■ Exercise objective: Print the stretch of the listing below from the line containing "From the view shown, from" through the line containing "according to their distance from the camera.", both lines included, reproducing each line verbatim.

■ Data for this exercise:
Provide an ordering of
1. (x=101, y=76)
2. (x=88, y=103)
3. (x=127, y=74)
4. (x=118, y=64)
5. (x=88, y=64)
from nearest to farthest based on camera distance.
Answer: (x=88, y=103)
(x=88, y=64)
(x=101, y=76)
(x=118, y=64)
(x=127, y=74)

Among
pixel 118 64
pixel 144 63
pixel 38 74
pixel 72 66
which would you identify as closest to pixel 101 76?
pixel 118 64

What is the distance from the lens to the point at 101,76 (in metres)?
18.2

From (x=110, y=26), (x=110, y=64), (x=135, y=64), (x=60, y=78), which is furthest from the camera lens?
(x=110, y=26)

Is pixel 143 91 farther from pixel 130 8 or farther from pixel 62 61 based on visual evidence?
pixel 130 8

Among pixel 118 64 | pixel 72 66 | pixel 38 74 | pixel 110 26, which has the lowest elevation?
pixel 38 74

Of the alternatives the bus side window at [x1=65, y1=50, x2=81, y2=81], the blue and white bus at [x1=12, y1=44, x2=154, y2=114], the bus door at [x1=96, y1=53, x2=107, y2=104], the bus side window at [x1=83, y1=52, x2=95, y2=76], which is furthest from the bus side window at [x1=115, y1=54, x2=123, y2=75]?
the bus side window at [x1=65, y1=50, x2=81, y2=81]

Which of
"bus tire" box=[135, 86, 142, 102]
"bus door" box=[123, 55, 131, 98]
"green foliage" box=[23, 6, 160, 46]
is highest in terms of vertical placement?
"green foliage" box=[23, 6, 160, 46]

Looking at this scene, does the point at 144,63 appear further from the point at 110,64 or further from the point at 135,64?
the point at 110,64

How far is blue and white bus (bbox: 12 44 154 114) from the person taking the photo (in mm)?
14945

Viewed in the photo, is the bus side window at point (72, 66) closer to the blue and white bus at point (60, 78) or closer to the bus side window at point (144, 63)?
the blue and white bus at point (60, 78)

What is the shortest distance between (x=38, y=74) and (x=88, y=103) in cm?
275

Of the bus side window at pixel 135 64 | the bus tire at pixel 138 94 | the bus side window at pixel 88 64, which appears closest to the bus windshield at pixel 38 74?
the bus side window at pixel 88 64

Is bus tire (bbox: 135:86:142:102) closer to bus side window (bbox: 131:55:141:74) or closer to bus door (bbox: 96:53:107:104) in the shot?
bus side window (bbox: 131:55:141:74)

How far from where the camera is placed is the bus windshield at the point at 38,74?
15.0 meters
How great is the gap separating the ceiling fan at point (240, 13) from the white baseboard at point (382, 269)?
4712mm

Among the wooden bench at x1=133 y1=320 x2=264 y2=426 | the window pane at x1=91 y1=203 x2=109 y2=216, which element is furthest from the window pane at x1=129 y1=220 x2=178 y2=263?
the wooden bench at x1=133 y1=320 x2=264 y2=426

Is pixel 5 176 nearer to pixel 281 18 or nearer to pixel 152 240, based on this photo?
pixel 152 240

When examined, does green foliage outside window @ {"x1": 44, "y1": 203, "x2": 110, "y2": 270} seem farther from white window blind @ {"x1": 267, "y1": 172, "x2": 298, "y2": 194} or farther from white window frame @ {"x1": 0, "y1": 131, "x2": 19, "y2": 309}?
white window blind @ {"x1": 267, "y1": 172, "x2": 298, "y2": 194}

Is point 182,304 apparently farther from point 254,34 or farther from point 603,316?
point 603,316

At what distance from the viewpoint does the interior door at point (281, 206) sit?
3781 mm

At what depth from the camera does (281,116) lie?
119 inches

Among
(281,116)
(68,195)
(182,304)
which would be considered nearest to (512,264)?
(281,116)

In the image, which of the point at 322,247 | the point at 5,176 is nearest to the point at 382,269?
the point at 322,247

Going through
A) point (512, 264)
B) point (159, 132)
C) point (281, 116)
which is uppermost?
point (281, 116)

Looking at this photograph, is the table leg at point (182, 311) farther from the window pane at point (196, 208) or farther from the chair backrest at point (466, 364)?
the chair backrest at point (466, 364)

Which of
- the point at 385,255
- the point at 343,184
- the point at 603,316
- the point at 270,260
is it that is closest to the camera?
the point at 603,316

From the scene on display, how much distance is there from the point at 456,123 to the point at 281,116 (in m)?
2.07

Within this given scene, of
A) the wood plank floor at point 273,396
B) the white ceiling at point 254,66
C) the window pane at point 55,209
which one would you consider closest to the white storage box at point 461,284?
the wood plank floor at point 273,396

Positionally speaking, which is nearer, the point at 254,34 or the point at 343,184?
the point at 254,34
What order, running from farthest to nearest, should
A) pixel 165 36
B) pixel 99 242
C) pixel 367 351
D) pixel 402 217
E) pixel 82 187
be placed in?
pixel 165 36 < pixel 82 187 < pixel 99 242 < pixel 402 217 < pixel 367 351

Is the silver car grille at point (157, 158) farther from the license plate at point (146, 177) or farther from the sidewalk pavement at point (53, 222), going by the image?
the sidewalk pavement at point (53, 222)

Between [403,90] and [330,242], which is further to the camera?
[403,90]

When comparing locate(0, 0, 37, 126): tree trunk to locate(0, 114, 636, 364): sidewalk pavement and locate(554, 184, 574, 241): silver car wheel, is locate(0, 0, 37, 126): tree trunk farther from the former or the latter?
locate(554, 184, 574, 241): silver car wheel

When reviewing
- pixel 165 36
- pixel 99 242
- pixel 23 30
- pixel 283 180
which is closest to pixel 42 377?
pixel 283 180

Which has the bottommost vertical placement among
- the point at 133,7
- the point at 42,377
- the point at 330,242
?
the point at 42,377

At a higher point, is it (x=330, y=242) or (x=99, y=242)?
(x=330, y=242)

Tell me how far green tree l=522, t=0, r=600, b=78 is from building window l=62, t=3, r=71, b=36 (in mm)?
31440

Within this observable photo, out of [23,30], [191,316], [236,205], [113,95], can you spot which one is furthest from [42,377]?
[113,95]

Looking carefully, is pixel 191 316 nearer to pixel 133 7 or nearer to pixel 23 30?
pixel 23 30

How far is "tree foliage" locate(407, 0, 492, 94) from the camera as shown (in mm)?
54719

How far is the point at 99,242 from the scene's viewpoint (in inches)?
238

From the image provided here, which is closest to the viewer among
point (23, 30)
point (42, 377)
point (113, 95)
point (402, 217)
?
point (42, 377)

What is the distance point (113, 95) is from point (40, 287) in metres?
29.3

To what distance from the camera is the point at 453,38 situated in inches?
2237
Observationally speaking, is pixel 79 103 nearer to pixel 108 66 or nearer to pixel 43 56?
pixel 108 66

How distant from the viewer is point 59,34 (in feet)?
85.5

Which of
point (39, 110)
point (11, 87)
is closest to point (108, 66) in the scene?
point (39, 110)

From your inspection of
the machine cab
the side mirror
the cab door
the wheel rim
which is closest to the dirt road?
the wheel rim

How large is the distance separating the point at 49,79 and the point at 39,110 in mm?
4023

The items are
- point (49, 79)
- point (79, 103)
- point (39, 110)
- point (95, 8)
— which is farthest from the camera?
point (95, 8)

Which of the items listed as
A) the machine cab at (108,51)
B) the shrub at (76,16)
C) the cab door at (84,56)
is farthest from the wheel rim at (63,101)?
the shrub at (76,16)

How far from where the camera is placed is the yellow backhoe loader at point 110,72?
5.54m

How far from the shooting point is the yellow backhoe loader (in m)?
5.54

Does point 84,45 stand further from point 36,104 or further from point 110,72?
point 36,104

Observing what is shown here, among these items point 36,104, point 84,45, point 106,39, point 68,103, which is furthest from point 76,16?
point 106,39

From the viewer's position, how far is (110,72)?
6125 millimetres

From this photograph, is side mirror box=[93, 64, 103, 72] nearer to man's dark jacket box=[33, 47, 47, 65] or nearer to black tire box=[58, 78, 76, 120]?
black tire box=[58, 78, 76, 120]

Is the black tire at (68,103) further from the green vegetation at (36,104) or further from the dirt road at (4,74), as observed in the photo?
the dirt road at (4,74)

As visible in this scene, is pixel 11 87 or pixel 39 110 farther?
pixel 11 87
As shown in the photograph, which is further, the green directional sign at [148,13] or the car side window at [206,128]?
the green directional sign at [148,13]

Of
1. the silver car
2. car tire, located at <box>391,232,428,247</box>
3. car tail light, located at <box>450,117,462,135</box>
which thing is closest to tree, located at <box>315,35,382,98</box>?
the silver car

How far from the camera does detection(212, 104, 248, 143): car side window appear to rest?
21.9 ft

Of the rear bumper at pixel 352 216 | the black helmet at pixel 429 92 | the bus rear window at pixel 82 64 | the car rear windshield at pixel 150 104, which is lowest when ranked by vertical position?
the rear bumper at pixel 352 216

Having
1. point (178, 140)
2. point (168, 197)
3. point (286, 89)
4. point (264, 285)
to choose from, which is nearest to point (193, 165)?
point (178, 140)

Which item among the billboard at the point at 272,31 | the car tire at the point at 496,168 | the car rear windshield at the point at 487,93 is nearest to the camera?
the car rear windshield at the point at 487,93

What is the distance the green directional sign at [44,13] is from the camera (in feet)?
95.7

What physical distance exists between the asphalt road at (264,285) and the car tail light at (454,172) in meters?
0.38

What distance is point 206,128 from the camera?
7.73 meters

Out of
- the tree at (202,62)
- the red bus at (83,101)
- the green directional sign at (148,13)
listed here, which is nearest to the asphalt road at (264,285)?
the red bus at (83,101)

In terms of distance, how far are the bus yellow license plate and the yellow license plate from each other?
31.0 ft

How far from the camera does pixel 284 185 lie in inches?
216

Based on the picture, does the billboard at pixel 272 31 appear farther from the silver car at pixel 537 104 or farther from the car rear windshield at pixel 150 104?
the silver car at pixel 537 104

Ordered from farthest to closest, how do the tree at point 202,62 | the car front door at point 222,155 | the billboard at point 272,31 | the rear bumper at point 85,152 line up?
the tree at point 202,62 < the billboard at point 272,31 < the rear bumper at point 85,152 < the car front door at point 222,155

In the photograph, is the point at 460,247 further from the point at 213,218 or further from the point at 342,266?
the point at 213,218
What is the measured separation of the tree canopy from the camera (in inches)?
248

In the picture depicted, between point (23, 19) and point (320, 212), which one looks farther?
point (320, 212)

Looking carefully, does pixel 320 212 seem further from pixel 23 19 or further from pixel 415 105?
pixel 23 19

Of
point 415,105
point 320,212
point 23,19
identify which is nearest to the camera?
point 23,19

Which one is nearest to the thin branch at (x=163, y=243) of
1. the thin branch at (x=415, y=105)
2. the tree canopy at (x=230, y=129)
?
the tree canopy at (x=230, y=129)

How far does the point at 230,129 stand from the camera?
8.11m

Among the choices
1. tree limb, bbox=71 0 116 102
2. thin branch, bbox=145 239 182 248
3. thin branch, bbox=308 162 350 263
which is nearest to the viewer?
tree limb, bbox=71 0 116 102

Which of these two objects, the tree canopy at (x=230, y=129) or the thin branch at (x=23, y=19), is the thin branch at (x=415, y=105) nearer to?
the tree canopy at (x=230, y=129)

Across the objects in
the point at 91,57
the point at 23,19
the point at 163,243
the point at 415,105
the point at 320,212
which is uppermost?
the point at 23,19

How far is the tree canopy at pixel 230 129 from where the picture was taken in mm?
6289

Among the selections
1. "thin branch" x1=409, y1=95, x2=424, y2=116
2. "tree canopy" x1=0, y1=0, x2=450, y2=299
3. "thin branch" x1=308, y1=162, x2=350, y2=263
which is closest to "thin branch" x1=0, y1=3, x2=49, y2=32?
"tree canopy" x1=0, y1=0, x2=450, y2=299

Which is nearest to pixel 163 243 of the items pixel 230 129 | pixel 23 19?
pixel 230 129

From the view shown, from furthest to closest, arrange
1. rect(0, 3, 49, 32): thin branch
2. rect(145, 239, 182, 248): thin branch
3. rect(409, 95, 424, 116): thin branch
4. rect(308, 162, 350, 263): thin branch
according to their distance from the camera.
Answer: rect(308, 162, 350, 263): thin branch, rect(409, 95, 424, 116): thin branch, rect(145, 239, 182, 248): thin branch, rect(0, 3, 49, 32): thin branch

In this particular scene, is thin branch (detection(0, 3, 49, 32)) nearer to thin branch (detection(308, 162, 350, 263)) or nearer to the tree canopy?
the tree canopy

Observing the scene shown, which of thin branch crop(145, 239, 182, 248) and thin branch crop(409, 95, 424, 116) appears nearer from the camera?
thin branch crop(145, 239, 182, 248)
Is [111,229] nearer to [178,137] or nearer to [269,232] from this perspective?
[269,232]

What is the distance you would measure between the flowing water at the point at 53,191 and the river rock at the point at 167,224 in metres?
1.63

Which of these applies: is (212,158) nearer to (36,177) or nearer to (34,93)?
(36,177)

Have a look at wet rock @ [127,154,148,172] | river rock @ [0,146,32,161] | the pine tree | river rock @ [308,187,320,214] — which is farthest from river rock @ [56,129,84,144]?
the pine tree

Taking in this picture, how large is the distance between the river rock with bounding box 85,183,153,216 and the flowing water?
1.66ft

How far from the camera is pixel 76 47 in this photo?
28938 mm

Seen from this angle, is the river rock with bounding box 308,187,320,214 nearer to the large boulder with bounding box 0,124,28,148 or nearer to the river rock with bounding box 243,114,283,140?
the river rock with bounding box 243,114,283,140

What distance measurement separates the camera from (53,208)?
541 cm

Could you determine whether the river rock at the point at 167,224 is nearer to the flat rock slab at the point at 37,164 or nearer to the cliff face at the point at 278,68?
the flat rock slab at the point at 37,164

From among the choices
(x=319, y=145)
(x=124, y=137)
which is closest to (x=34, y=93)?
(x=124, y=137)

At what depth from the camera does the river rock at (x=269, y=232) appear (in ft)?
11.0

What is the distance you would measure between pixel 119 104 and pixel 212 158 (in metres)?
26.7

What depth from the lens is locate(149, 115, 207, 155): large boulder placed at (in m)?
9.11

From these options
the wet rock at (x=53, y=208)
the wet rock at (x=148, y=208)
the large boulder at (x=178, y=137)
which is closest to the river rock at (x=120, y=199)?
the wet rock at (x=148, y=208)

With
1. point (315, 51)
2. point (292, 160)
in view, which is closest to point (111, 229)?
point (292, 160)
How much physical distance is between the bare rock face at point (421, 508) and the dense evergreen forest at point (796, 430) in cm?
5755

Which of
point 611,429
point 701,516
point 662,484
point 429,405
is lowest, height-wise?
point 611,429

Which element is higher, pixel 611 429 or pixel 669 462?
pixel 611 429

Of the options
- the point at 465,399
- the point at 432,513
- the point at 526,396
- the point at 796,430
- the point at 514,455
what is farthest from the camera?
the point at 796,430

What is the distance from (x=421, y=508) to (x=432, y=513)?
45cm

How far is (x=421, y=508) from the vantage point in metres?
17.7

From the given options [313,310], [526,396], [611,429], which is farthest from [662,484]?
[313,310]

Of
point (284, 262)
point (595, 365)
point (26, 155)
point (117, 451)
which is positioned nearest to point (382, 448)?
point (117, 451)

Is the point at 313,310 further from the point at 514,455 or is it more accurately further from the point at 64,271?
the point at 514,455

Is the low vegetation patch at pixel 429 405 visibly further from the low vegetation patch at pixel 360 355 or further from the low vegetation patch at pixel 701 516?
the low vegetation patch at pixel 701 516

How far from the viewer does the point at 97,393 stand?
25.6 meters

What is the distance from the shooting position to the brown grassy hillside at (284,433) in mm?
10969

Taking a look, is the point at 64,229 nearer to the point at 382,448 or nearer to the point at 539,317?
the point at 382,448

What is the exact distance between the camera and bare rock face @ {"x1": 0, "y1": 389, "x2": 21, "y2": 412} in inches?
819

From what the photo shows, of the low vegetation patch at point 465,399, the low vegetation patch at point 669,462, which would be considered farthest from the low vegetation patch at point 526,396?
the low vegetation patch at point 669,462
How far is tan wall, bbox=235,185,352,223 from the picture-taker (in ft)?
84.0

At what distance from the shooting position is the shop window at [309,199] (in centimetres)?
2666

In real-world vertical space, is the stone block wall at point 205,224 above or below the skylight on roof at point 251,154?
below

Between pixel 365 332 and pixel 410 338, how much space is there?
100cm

■ Finished task:
From the view shown, from furthest to closest, arrange
1. rect(0, 3, 49, 32): thin branch
2. rect(145, 239, 182, 248): thin branch
3. rect(409, 95, 424, 116): thin branch
4. rect(308, 162, 350, 263): thin branch
according to their distance from the camera.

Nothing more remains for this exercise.